====== Excerpted data ======

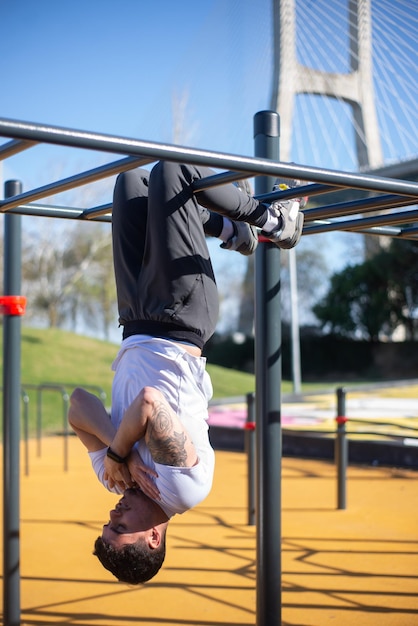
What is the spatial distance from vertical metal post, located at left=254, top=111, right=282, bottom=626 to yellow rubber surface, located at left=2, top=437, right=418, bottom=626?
97 cm

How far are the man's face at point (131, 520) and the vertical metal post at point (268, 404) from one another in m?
0.78

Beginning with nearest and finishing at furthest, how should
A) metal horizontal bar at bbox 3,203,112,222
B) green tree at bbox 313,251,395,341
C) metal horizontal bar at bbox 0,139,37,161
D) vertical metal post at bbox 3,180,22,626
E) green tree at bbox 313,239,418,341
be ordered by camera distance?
metal horizontal bar at bbox 0,139,37,161, metal horizontal bar at bbox 3,203,112,222, vertical metal post at bbox 3,180,22,626, green tree at bbox 313,239,418,341, green tree at bbox 313,251,395,341

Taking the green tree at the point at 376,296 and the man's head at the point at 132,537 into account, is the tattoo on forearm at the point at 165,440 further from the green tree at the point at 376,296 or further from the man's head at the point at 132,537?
the green tree at the point at 376,296

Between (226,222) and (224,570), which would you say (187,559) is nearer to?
(224,570)

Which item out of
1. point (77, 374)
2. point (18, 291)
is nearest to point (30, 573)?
point (18, 291)

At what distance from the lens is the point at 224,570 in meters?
5.12

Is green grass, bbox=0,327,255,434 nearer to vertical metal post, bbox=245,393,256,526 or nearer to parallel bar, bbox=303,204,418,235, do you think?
vertical metal post, bbox=245,393,256,526

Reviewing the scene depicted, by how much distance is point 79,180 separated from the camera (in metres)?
2.55

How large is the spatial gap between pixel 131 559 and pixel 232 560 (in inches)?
111

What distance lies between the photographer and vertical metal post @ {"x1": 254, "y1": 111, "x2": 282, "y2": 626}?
3266mm

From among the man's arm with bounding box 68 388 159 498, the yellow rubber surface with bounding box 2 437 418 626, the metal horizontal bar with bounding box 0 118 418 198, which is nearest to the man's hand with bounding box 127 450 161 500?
the man's arm with bounding box 68 388 159 498

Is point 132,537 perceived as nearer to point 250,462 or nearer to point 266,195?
point 266,195

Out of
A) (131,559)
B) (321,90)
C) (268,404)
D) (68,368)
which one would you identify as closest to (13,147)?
(131,559)

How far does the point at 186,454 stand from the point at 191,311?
0.49m
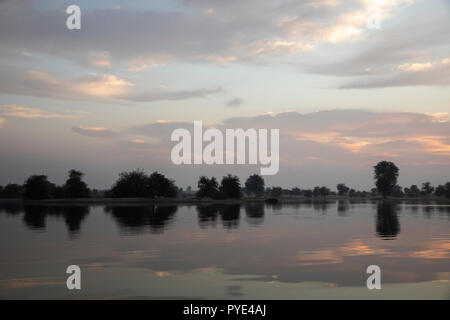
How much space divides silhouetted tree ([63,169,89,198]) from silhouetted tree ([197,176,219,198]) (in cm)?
4274

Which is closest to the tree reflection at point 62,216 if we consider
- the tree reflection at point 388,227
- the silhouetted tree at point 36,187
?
the tree reflection at point 388,227

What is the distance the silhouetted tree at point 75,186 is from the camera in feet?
461

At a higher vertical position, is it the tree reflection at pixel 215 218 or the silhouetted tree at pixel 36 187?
the silhouetted tree at pixel 36 187

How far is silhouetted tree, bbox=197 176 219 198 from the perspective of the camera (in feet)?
518

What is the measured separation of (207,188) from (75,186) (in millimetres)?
48891

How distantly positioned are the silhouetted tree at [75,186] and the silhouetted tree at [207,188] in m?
42.7

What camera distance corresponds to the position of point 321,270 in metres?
17.4

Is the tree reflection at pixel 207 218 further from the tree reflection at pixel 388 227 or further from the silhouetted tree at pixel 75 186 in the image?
the silhouetted tree at pixel 75 186

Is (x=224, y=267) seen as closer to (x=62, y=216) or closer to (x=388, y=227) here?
(x=388, y=227)

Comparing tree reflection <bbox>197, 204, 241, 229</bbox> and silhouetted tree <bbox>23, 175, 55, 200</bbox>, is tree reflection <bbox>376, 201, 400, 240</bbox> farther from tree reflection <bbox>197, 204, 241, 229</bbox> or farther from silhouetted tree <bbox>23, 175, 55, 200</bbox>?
silhouetted tree <bbox>23, 175, 55, 200</bbox>

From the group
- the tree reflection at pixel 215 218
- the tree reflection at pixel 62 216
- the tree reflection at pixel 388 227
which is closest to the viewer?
the tree reflection at pixel 388 227
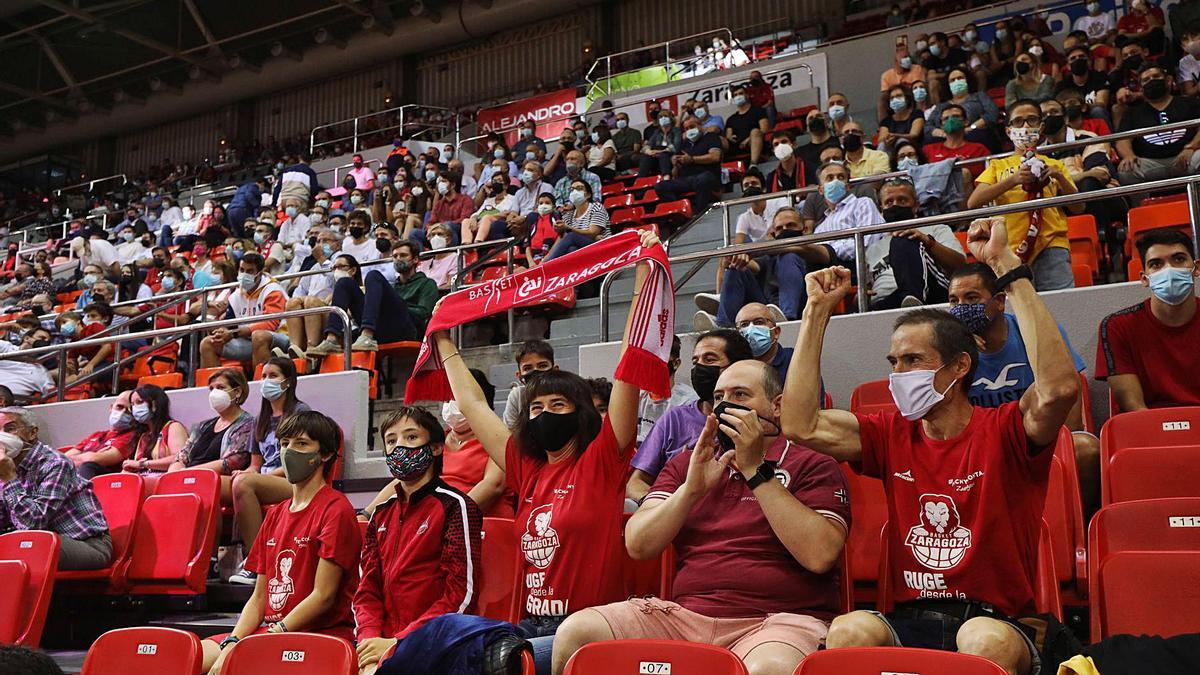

======

Copy out the material above word for word, starting with the line containing "How far does" and going on through the end of the material, leaving out the pictures.

Correct output ::
How far does the point at 186,454 stand from the point at 191,311?
0.49m
How much space divides silhouetted tree ([63,169,89,198]) from silhouetted tree ([197,176,219,198]) (in cm)?
4274

Which is closest to the tree reflection at point 62,216 if we consider
- the tree reflection at point 388,227
- the silhouetted tree at point 36,187
?
the tree reflection at point 388,227

What is the distance the silhouetted tree at point 75,186 is from the camera in feet?
461

At a higher vertical position, is it the tree reflection at pixel 215 218 or the silhouetted tree at pixel 36 187?
the silhouetted tree at pixel 36 187

How far is silhouetted tree, bbox=197 176 219 198 from the perspective of the camera (in feet)?
518

What is the measured separation of (207,188) from (75,186) (in millimetres)?
48891

How distantly positioned are the silhouetted tree at [75,186] and the silhouetted tree at [207,188] in m?
42.7

What camera distance corresponds to the position of point 321,270 in metres?
17.4

Is the tree reflection at pixel 207 218 further from the tree reflection at pixel 388 227 or further from the silhouetted tree at pixel 75 186 in the image?
the silhouetted tree at pixel 75 186

Is (x=224, y=267) seen as closer to (x=62, y=216) or closer to (x=388, y=227) here?
(x=388, y=227)

Comparing tree reflection <bbox>197, 204, 241, 229</bbox> and silhouetted tree <bbox>23, 175, 55, 200</bbox>, is tree reflection <bbox>376, 201, 400, 240</bbox> farther from tree reflection <bbox>197, 204, 241, 229</bbox> or farther from silhouetted tree <bbox>23, 175, 55, 200</bbox>?
silhouetted tree <bbox>23, 175, 55, 200</bbox>

From the group
- the tree reflection at pixel 215 218
- the tree reflection at pixel 62 216
- the tree reflection at pixel 388 227
which is closest to the viewer?
the tree reflection at pixel 388 227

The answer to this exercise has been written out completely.